Aluminium is one of the elements which as alum or alumen, KAl(SO4)2, has an alchemical symbol (the symbol to the right shows Scheele's symbol, alchemy is an ancient pursuit concerned with, for instance, the transformation of other metals into gold).
Aluminium was first isolated by Hans Christian Oersted in 1825 who reacted aluminium chloride (AlCl3) with potassium amalgam (an alloy of potassium and mercury). Heating the resulting aluminium amalgam under reduced pressure caused the mercury to boil away leaving an impure sample of aluminium metal.

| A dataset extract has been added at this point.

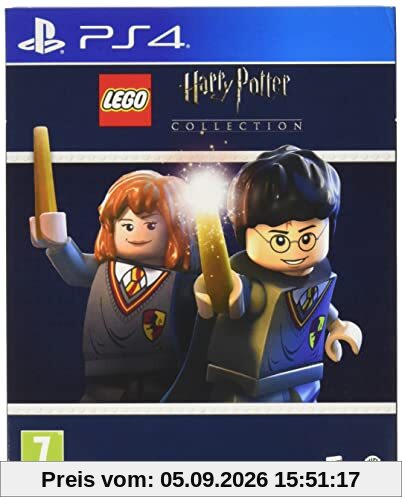 Warner LEGO Harry Potter Collection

Aluminium: physical properties
Aluminium: orbital properties
Isolation: aluminium would not mormally be made in the laboratory as it is so readily available commercially.
Aluminium is mined in huge scales as bauxite (typically Al2O3.2H2O). Bauxite contains Fe2O3, SiO2, and other impurities. In order to isolate pure aluminium, these impurities must be removed from the bauxite. This is done by the Bayer process. This involves treatment with sodium hydroxide (NaOH) solution, which results in a solution of sodium aluminate and sodium silicate. The iron remains behind as a solid. When CO2 is blown through the resulting solution, the sodium silicate stays in solution while the aluminium is precipitated out as aluminium hydroxide. The hydroxide can be filtered off, washed, and heated to form pure alumina, Al2O3.
The next stage is formation of pure aluminium. This is obtained from the pure Al2O3 by an electrolytic method. Electrolysis is necessary as aluminium is so electropositive. It seems these days that electrolysis of the hot oxide in a carbon lined steel cell acting as the cathode with carbon anodes is most common.